-- Task statement --
Reproduce the records word for word, starting at the line that contains "What is the distance" and continuing through the end of the records.
________________
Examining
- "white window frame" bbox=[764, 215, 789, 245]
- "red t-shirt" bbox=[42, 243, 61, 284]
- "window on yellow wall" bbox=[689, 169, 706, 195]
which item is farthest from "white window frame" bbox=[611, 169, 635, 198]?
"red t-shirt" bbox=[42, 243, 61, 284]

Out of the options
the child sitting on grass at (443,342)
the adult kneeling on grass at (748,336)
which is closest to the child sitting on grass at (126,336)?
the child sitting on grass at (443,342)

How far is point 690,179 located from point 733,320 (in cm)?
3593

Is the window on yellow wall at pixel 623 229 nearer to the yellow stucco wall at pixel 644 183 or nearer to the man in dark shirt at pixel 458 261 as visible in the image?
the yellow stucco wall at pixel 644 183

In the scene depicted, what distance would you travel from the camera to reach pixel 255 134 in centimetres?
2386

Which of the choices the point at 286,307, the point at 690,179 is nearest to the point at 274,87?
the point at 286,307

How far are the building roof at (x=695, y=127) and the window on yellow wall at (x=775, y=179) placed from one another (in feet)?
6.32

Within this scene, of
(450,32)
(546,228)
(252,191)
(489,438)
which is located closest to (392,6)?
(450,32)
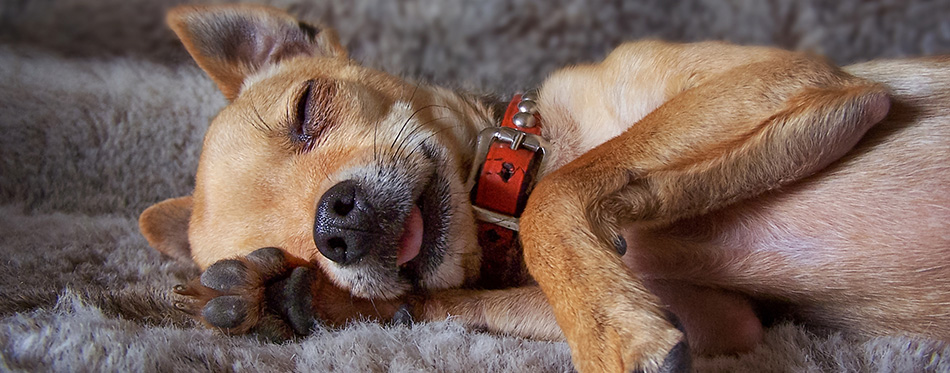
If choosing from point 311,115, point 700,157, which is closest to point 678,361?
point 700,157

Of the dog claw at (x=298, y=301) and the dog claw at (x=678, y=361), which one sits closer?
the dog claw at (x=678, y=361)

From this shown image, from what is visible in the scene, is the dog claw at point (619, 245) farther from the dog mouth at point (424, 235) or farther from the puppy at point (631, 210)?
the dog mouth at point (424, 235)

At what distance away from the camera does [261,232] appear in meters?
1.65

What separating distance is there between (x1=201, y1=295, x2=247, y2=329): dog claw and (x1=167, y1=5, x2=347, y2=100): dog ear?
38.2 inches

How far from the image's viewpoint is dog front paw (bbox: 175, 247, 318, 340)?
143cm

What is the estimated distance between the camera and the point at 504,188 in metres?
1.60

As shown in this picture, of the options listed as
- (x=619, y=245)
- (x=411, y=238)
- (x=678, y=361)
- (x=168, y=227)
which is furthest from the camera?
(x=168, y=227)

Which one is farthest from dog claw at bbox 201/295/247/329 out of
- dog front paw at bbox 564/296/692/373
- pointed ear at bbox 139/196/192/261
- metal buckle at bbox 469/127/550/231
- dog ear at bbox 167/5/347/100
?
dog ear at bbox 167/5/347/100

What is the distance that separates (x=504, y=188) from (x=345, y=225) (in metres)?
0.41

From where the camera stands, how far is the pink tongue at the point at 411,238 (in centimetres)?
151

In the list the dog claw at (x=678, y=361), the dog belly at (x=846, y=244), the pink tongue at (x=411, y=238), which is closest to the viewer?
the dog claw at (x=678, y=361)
________________
-- Solution --
What is the distance that separates (x=504, y=188) from (x=345, y=225) (in metres)?
0.41

From where the camera stands, how far is the pink tongue at the point at 411,238 (in centimetres)?
151

In the list the dog claw at (x=678, y=361), the dog belly at (x=846, y=244), the pink tongue at (x=411, y=238), which is closest to the viewer?
the dog claw at (x=678, y=361)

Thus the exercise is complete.